Info |
---|
Valid from 4.0The documentation below is valid from Datafari v4.0.0 upwards |
1. Repository/Authority connector configuration
When configuring either a JDBC authority connector or a JDBC repository connector, in the ‘Database Type’ tab you have to select an ‘Access Method’. The access method serves to find the columns in the resultsets by name or by label, . “by name” will search for original column name whereas the “by label” option will search for the column label. A column label is by default the original column name if there is no mapping (e.g ‘SELECT id AS doc_id’ is a mapping of the original column name ‘id’ to the mapping name ‘doc_id’), if a mapping is defined, then the label will be the mapping name. In our case we definitely want to use labels instead of original column names, so ALWAYS USE the “by label” access method !
...
2. Job queries
When creating a DB job in the ManifoldCF interface, four sql queries are expected by the job as part of the parameters. We detail two of them below because they may be challenging to configure :
a. Seeding query
When defining the "Seeding query" in a job involving a JDBC connector, MCF introduces two useful variables to deal with delta crawls:
$STARTTIME : Which represents the timestamp in MILLISECONDS of the start time of the last FINISHED run of the job. It means that the first time you will run the job, this variable will be equal to 0 and will have a value only once the job has run (and is finished with a "done" status) at least once.
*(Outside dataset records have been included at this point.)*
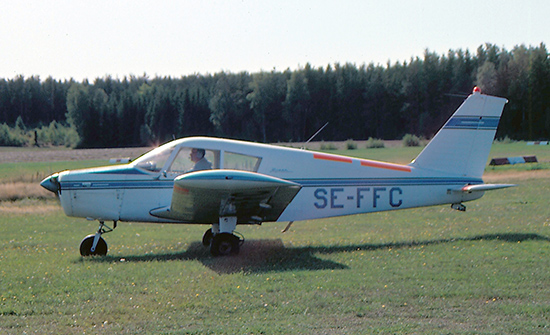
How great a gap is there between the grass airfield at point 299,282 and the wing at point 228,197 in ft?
2.44

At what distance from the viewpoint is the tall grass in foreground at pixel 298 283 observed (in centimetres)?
566

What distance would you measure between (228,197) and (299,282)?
6.88 ft

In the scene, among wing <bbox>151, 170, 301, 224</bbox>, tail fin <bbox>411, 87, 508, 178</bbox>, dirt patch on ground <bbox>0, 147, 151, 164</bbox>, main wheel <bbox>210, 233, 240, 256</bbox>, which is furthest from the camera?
dirt patch on ground <bbox>0, 147, 151, 164</bbox>

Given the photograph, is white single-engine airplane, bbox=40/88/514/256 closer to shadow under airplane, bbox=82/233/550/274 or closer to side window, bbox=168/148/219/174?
side window, bbox=168/148/219/174

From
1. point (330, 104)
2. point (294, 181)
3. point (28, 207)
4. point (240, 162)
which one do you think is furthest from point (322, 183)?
point (330, 104)

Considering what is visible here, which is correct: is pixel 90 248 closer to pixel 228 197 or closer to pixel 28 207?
pixel 228 197

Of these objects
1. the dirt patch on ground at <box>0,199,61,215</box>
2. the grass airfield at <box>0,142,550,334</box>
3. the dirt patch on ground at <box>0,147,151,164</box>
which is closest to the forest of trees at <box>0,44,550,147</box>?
the dirt patch on ground at <box>0,147,151,164</box>

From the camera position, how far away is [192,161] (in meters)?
9.59

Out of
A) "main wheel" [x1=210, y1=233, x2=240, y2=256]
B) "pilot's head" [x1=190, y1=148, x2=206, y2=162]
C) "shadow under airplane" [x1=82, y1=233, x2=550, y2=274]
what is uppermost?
"pilot's head" [x1=190, y1=148, x2=206, y2=162]

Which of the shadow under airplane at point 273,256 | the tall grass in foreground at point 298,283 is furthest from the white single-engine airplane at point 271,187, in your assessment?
the tall grass in foreground at point 298,283

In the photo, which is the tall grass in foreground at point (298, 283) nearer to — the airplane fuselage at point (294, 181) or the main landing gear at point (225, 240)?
the main landing gear at point (225, 240)

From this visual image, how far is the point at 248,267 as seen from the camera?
27.7ft

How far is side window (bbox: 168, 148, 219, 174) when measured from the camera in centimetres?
958

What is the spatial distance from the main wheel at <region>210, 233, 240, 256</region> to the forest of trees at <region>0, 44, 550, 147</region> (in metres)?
49.9
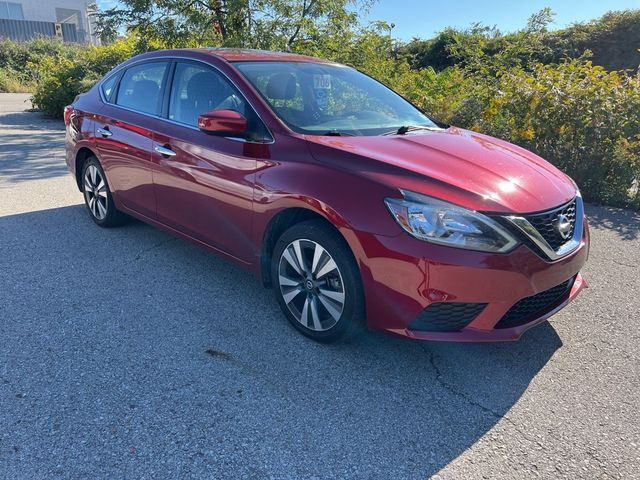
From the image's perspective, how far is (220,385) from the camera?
2.70 metres

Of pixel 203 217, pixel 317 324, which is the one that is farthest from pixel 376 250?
Result: pixel 203 217

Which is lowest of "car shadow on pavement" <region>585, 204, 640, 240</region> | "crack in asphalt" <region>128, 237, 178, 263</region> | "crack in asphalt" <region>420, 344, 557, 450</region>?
"car shadow on pavement" <region>585, 204, 640, 240</region>

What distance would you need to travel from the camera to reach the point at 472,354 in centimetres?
307

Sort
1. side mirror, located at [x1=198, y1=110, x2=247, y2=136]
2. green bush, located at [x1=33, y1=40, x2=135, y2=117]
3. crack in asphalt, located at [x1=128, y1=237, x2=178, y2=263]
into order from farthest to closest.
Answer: green bush, located at [x1=33, y1=40, x2=135, y2=117] < crack in asphalt, located at [x1=128, y1=237, x2=178, y2=263] < side mirror, located at [x1=198, y1=110, x2=247, y2=136]

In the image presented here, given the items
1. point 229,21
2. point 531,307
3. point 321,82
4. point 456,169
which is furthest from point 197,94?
point 229,21

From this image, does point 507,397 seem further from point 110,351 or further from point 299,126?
point 110,351

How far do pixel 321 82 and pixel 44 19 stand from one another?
51421 mm

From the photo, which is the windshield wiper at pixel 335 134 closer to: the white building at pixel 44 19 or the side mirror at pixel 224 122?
the side mirror at pixel 224 122

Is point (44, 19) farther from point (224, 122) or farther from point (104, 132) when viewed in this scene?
point (224, 122)

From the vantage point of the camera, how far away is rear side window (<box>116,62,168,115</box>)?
4.16 m

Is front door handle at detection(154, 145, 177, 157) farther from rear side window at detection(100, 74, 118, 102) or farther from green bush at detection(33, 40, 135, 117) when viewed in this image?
green bush at detection(33, 40, 135, 117)

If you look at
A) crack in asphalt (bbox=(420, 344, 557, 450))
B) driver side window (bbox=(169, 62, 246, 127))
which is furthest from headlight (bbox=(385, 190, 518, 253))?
driver side window (bbox=(169, 62, 246, 127))

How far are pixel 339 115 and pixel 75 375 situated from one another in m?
2.32

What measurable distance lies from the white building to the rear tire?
42.7 metres
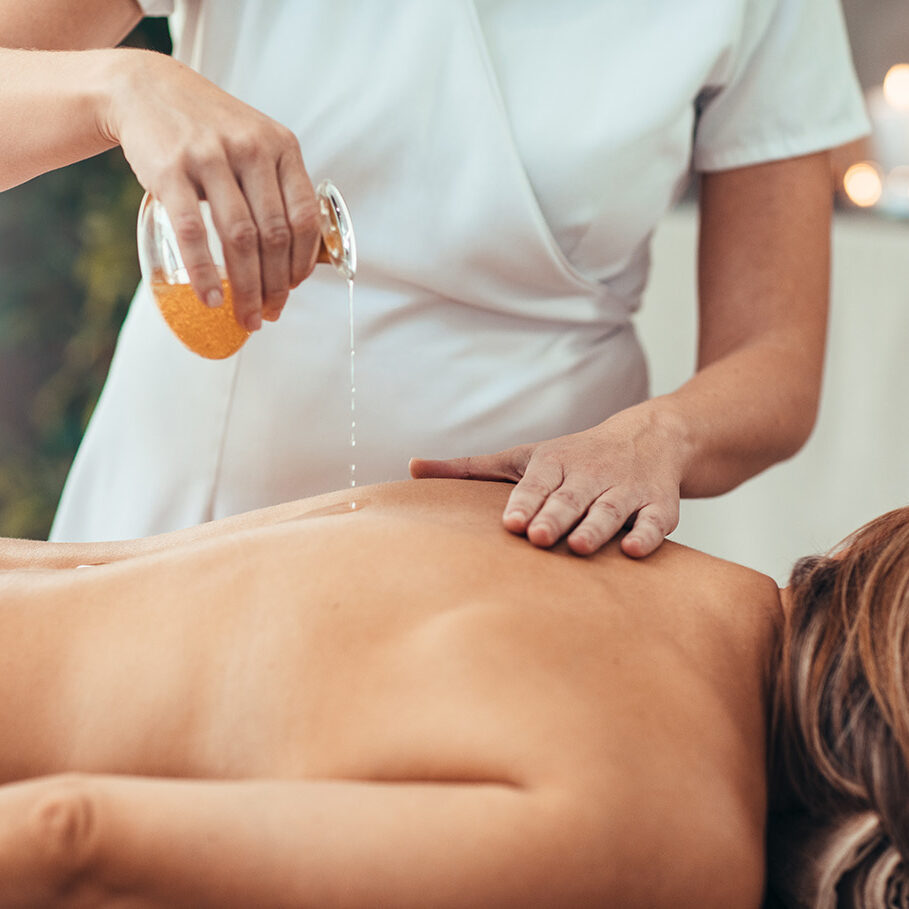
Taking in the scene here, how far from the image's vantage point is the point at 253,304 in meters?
0.84

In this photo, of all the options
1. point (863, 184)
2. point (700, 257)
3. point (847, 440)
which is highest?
point (863, 184)

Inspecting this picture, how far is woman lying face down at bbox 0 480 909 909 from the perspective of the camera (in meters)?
0.61

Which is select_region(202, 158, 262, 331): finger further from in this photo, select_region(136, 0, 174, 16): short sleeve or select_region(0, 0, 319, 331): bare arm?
select_region(136, 0, 174, 16): short sleeve

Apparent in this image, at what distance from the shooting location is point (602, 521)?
914mm

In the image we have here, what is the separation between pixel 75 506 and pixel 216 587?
64 centimetres

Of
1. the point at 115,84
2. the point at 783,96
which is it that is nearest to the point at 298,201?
the point at 115,84

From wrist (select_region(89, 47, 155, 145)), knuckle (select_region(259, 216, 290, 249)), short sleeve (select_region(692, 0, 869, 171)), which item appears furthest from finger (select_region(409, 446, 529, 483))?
short sleeve (select_region(692, 0, 869, 171))

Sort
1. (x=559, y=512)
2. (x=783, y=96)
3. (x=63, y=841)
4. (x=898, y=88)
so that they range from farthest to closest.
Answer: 1. (x=898, y=88)
2. (x=783, y=96)
3. (x=559, y=512)
4. (x=63, y=841)

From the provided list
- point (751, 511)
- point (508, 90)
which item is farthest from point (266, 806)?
point (751, 511)

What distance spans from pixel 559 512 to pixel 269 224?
34 centimetres

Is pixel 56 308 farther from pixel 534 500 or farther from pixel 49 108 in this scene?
pixel 534 500

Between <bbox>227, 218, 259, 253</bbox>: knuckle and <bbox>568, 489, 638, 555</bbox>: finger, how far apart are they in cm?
35

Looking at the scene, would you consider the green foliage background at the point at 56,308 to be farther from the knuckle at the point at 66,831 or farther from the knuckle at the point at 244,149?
the knuckle at the point at 66,831

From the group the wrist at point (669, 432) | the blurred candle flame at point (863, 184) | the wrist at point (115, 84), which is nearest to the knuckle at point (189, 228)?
the wrist at point (115, 84)
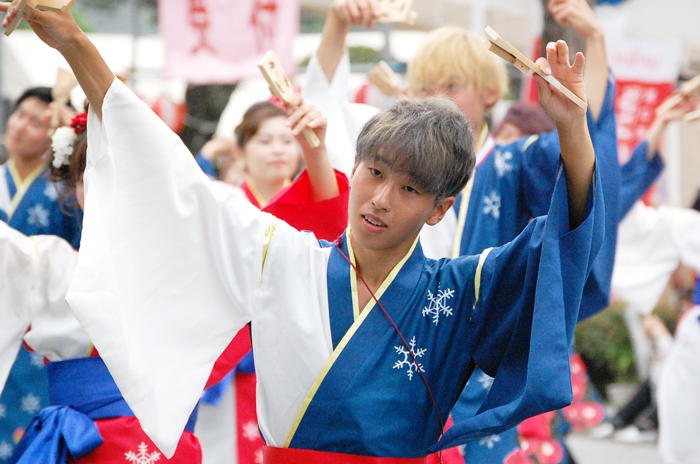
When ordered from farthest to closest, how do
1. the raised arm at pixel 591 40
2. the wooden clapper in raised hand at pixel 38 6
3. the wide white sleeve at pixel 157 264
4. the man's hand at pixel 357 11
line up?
the man's hand at pixel 357 11
the raised arm at pixel 591 40
the wide white sleeve at pixel 157 264
the wooden clapper in raised hand at pixel 38 6

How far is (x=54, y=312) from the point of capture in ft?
7.37

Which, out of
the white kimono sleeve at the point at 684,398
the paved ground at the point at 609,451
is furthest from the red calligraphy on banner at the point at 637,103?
the white kimono sleeve at the point at 684,398

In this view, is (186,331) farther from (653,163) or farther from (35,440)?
(653,163)

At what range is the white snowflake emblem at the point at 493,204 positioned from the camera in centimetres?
256

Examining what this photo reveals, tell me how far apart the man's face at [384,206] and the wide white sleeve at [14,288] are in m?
1.06

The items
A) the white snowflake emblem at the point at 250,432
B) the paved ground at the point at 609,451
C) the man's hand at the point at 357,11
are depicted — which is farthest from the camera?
the paved ground at the point at 609,451

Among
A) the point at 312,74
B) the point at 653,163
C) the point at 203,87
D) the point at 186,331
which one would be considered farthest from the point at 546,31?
the point at 203,87

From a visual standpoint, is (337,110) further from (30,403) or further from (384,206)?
(30,403)

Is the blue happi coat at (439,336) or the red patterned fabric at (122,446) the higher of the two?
the blue happi coat at (439,336)

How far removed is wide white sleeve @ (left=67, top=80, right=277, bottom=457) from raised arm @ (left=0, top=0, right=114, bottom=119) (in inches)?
1.2

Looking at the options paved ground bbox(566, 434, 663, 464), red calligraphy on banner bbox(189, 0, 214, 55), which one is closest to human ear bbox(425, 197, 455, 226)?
paved ground bbox(566, 434, 663, 464)

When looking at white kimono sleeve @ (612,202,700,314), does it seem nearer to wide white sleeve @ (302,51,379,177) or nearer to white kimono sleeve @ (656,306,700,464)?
white kimono sleeve @ (656,306,700,464)

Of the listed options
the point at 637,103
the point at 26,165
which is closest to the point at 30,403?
the point at 26,165

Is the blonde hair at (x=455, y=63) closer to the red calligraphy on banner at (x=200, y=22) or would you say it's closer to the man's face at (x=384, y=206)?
the man's face at (x=384, y=206)
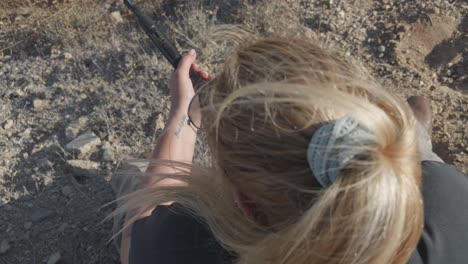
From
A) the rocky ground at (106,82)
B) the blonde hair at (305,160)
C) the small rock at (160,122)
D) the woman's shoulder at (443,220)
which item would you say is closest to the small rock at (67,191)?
the rocky ground at (106,82)

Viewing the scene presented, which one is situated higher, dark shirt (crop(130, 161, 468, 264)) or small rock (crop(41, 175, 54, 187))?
dark shirt (crop(130, 161, 468, 264))

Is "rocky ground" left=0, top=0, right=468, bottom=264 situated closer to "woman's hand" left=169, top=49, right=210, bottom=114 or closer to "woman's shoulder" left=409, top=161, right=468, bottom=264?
"woman's hand" left=169, top=49, right=210, bottom=114

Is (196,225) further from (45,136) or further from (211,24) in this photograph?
(211,24)

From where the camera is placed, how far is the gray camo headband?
87 cm

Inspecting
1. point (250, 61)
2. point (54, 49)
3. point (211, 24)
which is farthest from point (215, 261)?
point (54, 49)

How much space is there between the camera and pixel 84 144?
91.0 inches

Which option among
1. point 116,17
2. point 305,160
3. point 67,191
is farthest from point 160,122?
point 305,160

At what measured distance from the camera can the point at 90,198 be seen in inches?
87.6

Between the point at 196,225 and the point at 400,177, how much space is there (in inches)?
24.7

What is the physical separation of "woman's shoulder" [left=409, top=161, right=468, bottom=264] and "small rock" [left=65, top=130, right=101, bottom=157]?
1410mm

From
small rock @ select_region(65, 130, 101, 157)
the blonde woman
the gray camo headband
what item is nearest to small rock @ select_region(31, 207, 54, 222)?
small rock @ select_region(65, 130, 101, 157)

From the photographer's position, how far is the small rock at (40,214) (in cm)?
220

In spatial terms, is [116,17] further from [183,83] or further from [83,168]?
[183,83]

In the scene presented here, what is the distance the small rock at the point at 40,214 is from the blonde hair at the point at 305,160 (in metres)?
1.27
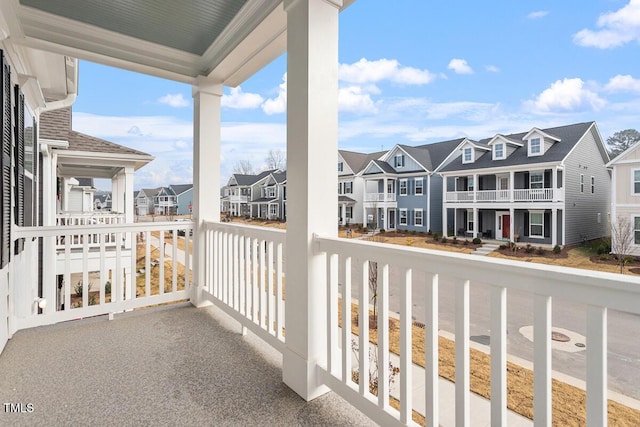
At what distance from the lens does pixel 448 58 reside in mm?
1396

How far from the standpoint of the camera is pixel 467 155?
1.33m

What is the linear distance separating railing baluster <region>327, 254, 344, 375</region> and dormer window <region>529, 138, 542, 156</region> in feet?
3.50

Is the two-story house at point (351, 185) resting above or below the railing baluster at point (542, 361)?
above

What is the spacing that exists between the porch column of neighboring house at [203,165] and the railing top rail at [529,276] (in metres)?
2.45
$ENDTIME : Which represents the timestamp in MILLISECONDS of the end time of the last FINISHED run of the job. It means that the first time you will run the job, this variable will be equal to 0 and will have a value only once the job has run (and is finished with a "done" status) at least once.
Note |
---|
Timestamp formatsUsually, these variables are very useful to compare them to the timestamp of the last modified date of a document. But be careful, the timestamp provided is expressed in milliseconds and not in seconds like a standard Unix timestamp ! Keep it in mind because in most cases you will need to adjust either the timestamp on the Database side or divide the timestamp provided by MCF by 1000 to convert it into a Unix format !format. |
b. Version check query
This query is very important because it will generate a VERSIONCOLUMN variable for each crawled document that will be associated to the doc ID and will be used by MCF to determine during a delta crawl if the document needs to be re-indexed or not. Basically the best practice is to bind the VERSIONCOLUMN to a table column of a document that is updated each time a modification is performed on the document. If you cannot have such a column in your DB schema, what we advise is to create a function on Database side that will generate a hash for a document, based on each column value. With such a function, if any of the values of a DB document changes, the hash will also change. Now if you set this DB function as the VERSIONCOLUMN (via a standard SQL function call), MCF will know the document has to be re-indexed.
c. Data query
This query is used to gather document main content but also other metadata (if metadata are available in the same table as the content). three MCF parameters are required in the SELECT clause:
$(IDCOLUMN): which must be mapped (as label) with the id of the document in the queried table. This parameter is only used within MCF as internal document id but WILL NOT BE USED AS “id” OF THE DOCUMENT IN Datafari !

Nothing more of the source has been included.